Article Text
Abstract
Background PRECISESADS1 is an innovative medicine initiative project that is studying systemic autoimmune disease (SAD) patients using OMICs as well as multi-parameter flow cytometry in order to molecularly reclassify SADs. Here, we report on the results of supervised and unsupervised learning of nine flow cytometry panels each containing seven or eight cell surface markers that delineate 357 cellular population signatures across 298 individuals encompassing controls and seven SADs; mixed connective tissue disease (MCTD), primary antiphospholipid syndrome (PAPS), rheumatoid arthritis (RA), systemic lupus erythematosus (SLE), systemic sclerosis (Ssc), Sjögren’s syndrome (Sjs) and undifferentiated connective tissue disease (UCTD).
Materials and methods In order to find the most relevant cellular populations differentiating each disease from controls, 10-fold cross-validated Boruta2 feature selection was used in which a feature was deemed significant only if it was considered a relevant feature in each of the ten cross-validation folds. The features for each disease were then ranked using an ensemble of models. The cross-validated feature selection process was also coupled with random forest3 classification to judge how predictive the disease-specific features are. Then all features were joined into a single matrix and filtered of controls in order to cluster and to visually reveal relationships through force-directed networks and t-Distributed Stochastic Neighbour Embedding.4
Results Feature selection provided a list of relevant cellular populations for each disease that both agree with previous literature and point to previously unidentified SAD drivers. Random forest classification yielded high accuracy and moderate to substantial Cohen’s kappa agreement for each disease, respectively. Clustering and network building using the combined feature matrix showed that while intra-disease micro-clusters frequently occur, SAD clusters are also highly heterogeneous.

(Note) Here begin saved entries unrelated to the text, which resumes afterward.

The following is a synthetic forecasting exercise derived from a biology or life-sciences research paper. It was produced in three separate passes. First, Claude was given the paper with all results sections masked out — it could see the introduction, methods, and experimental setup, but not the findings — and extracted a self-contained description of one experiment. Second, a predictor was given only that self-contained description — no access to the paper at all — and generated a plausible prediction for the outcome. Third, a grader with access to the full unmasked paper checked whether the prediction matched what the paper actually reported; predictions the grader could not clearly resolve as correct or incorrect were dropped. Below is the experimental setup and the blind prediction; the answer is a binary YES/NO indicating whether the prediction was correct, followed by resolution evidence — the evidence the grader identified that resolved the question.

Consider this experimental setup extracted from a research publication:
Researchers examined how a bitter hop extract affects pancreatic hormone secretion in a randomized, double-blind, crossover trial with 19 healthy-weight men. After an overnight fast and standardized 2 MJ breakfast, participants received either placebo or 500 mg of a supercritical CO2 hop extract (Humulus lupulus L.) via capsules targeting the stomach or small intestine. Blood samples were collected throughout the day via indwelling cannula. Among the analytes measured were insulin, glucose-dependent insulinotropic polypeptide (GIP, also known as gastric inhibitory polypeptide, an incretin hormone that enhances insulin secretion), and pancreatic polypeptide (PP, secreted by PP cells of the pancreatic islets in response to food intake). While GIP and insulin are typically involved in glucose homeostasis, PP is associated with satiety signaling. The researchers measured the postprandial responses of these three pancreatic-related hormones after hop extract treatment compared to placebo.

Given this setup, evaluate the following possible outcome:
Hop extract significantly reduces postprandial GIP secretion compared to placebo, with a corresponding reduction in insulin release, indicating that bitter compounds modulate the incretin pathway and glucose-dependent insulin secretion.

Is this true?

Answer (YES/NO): YES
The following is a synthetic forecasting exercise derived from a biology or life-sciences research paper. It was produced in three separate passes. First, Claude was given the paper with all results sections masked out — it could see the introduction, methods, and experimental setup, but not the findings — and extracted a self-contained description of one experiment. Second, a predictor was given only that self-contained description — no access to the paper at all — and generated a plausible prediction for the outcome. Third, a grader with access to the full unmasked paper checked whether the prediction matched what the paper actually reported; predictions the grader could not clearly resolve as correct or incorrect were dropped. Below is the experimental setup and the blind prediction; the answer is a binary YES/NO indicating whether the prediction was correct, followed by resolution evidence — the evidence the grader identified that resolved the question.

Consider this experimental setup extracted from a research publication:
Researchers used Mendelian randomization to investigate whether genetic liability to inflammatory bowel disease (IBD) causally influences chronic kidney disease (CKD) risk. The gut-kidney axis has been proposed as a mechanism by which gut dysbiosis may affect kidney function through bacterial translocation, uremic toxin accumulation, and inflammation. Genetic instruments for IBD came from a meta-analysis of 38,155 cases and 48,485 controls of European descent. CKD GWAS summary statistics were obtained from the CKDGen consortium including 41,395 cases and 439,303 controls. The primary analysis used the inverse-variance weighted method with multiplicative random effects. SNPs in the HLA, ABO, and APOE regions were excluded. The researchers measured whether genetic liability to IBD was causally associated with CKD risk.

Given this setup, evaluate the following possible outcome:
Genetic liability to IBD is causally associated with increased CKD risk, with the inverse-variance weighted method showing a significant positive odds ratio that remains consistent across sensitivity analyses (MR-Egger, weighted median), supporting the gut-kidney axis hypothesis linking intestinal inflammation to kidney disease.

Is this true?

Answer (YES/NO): NO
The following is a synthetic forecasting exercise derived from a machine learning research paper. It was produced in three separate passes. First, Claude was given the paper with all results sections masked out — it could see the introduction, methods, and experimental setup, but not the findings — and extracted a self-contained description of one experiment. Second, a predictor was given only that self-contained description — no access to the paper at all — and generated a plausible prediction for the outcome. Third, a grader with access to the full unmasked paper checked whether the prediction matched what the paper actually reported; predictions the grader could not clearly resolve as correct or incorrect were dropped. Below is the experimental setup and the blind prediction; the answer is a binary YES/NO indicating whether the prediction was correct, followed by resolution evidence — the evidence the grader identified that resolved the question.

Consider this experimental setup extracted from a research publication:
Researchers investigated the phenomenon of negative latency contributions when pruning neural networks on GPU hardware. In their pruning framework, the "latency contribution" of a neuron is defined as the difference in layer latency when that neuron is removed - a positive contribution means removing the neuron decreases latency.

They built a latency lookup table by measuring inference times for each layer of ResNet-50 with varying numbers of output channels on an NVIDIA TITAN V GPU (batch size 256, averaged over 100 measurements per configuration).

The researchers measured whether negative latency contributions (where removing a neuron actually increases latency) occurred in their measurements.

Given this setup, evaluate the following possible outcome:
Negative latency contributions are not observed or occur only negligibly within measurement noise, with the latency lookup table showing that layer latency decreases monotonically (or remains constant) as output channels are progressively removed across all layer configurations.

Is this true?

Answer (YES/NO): NO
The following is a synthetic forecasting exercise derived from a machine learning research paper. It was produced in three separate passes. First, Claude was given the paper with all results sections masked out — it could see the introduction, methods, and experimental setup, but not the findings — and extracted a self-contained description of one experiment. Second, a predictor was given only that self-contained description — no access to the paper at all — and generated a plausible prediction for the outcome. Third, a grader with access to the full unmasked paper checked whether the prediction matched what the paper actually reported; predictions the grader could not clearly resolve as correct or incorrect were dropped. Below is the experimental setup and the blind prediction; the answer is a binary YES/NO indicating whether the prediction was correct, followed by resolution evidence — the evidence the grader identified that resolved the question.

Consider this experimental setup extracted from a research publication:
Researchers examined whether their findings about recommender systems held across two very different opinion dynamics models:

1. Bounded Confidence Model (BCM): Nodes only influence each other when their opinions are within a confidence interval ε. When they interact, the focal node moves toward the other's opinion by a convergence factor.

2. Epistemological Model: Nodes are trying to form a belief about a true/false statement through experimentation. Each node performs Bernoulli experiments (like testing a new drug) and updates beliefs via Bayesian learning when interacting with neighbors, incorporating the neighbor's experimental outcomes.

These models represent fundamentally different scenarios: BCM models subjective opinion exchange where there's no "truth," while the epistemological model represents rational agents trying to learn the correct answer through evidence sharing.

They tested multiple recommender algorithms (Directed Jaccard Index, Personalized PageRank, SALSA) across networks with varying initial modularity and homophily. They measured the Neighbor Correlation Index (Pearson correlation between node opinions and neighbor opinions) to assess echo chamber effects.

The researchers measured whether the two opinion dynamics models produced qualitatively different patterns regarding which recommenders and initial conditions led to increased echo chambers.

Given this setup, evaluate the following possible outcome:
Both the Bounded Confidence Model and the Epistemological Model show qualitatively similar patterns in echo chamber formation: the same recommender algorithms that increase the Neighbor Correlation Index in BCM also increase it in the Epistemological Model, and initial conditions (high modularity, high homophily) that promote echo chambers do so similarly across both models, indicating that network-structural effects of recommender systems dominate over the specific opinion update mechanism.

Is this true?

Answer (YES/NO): NO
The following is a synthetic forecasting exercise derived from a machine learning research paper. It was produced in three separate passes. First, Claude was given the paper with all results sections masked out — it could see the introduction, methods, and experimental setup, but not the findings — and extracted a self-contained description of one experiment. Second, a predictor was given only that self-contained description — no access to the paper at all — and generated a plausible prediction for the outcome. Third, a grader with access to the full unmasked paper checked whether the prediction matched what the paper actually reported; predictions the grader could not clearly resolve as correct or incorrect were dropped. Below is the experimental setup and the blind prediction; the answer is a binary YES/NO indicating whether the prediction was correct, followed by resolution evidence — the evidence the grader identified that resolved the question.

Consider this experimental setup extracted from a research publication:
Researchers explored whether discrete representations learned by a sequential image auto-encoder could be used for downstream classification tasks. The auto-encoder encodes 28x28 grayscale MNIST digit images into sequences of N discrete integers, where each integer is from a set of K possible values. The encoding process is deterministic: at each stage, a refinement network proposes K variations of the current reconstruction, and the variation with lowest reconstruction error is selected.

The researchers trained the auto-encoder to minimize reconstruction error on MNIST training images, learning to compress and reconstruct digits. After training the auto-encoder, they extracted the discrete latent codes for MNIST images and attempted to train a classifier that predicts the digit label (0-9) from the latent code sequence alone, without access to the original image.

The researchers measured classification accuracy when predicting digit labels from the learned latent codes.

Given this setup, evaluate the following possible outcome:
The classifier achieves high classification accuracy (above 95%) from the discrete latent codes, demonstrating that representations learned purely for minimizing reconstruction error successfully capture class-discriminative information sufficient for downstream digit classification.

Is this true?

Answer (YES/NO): NO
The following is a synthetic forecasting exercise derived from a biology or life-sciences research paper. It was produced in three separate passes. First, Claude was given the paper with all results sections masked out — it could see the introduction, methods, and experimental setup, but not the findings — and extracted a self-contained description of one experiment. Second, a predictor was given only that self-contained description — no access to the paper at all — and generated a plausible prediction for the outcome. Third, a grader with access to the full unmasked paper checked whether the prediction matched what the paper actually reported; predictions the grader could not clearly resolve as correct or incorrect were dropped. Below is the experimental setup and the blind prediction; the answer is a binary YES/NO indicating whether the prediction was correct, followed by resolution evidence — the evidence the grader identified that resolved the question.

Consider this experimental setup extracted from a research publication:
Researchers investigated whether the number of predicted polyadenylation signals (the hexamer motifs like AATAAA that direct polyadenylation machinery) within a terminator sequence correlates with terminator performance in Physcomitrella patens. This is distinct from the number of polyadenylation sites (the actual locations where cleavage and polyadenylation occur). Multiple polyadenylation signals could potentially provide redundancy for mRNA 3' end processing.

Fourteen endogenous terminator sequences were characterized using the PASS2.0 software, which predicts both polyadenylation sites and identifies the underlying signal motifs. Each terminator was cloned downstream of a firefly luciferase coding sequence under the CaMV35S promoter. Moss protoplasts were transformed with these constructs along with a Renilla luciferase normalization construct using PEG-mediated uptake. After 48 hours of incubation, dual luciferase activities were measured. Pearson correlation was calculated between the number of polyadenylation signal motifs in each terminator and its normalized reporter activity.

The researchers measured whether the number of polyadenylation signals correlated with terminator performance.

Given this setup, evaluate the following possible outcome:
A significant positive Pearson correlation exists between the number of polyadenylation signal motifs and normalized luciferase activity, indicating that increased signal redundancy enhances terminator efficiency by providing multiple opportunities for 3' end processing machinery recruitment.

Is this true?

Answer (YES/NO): YES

Conclusions We leveraged the power of machine learning to data-mine a comprehensive list of SAD-pertinent cell populations. Our results verify well-documented relationships between specific cell populations and SADs and also reveal new relationships that warrant further investigation. Lastly, clustering and visualising the diseases using the relevant cell populations gives new insight into the inter-disease relationships of the highly heterogeneous SADs as well as providing valuable information for future studies that will come out of the PRECISESADS project.
Funding This work has received support from the EU/EFPIA/Innovative Medicines Initiative Joint Undertaking PRECISESADS grant n° 1 15 565.